Today the Justice Department announced that it would not seek a stay of the Fifth Circuit’s decision upholding Judge Hanen’s injunction. Rather, they will pursue the appeal.

“The department believes the best way to achieve this goal is to focus on the ongoing appeal on the merits of the preliminary injunction itself,” said Patrick Rodenbush, a spokesman for the Justice Department. “Although the department continues to disagree with the Fifth Circuit’s refusal to stay the district court’s preliminary injunction, the department has determined that it will not seek a stay from the Supreme Court.”

Seeking a stay was never a good plan. The burden of proof is too high, as the judgment below is effectively reviewed for clear error. (Judge Higginson in dissent didn’t apply anything approaching a clear error standard). Politically, this was probably a necessary decision, but strategically the Obama Administration suffered a stinging defeat that shades any future appeal.

So what happens next? The appeal will be heard the week of July 6 (we don’t have an exact date yet). As far as the panel, Judges Smith, Elrod, and Higginson could potentially hear the merits appeal. The usual policy is that the merits panel and the motions panel are different, but when the cases are so closely interwoven, it is conceivable that the same panel may hear both in the interests of judicial economy. That would likely expedite the timing of a decision, though we can be pretty sure how each judge would vote. Even assuming the case is decided on an expedited basis from another panel, it may be another three months before we get a decision.

Assuming the judgment goes against the government, the Solicitor General would file a cert petition in October. Texas would file a reply in November. Assuming cert is granted, there would be arguments in March, with a decision in June 2016. If Texas loses, and the Court uphold the policy, it would be extremely difficult for the President could process all of the applications a few months before the election. Recall the injunction in place now prevents the government from doing any preparation for the process. That wouldn’t go away until the summer of 2016 (after the mandate issues), and there would be time needed to ramp up the process. As the New York Times notes, the issue “might not be resolved until just months before he leaves office.”

If the Court rules in favor of Texas, and finds notice-and-comment is required, there is absolutely way this administration could go through the process. (Perhaps a future Democratic President could). DAPA is done.

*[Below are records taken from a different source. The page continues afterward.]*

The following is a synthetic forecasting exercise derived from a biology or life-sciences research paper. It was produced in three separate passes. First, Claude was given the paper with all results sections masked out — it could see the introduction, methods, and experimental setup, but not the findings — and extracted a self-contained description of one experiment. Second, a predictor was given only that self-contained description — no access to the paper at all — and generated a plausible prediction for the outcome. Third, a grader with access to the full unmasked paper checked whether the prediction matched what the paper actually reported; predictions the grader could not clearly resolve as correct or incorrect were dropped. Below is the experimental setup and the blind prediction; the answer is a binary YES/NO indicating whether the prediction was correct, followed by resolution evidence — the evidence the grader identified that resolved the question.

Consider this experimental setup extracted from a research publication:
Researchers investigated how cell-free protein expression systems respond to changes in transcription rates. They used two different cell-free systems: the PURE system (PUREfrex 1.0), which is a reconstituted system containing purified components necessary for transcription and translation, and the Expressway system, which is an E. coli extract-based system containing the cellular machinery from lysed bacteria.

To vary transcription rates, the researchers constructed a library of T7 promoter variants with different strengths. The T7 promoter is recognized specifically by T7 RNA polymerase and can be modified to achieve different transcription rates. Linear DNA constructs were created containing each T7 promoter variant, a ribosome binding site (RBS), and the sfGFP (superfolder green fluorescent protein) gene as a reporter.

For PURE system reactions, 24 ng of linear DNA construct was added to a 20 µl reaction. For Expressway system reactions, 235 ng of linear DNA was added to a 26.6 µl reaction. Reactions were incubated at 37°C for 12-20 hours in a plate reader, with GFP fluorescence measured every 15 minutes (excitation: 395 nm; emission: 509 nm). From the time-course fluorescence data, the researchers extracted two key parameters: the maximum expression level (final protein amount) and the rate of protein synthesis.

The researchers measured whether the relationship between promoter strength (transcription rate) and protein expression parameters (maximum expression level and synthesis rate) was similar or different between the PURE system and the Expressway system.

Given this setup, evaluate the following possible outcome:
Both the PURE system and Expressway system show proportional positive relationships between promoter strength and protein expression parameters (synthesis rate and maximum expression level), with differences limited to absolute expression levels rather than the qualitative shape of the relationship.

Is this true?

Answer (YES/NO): NO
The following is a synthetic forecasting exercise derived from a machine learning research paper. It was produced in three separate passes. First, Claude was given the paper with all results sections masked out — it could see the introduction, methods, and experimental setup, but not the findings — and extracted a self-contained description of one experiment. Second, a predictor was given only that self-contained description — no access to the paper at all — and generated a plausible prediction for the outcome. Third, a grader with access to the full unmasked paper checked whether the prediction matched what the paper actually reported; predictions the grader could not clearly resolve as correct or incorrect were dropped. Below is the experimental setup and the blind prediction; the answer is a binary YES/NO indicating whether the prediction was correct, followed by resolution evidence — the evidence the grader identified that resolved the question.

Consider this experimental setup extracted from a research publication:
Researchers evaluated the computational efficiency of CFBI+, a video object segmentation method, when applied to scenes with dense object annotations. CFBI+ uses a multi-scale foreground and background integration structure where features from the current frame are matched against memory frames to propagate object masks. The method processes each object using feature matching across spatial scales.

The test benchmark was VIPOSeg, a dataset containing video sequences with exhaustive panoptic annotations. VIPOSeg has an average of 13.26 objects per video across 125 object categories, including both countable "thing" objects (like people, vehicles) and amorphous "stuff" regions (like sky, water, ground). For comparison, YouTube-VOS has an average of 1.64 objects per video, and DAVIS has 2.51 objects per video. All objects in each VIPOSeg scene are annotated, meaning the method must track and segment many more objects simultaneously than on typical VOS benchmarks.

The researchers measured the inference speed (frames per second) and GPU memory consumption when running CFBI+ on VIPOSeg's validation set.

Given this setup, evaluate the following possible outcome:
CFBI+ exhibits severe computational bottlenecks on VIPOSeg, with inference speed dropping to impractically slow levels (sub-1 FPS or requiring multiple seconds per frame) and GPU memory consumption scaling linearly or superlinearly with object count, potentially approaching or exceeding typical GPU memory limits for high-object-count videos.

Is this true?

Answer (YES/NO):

There is one other possibility. The Fifth Circuit panel rules agains Texas on the merits. At that point, Texas seeks en banc review. That may add another 4 or 5 months to the process–especially if the decision is fractured. If the federal government loses, it would not be able to file a cert petition until January or February of 2016, and Texas would not file its reply until March of so. As we learned with the same-sex marriage appeal, a petition filed that late would not be heard during the October 2015 Term. The Court could schedule really-expedited arguments, but this is unlikely, as DOJ’s decision not to see a stay should create an adverse inference that this isn’t so urgent. It would be kicked over until the October 2016 term. Come January 2017, there will be a new President, who may decide to dismiss the case before a decision is rendered.  (I previously wondered what a President Romney would have done to DOMA appeal).

In any event, as I noted months ago, Texas can run the clock out. The entire litigation process has been so disjointed. I think Texas really took DOJ by surprise, and the feds have been outmatched procedurally. And don’t forget–Judge Hanen still has jurisdiction over the case, and will likely order more discovery in light of continued malfeasance by DHS. The more information that is revealed, the shakier of a legal footing the policy sits on. Had DHS not blundered by granting extended DACA applications after the injunction issued, a lot of less information would have been revealed, and their case would be much stronger.

By not seeking a stay, I think the Administration has basically thrown in the towel. I don’t see how this policy ever goes into effect while President Obama is still in office.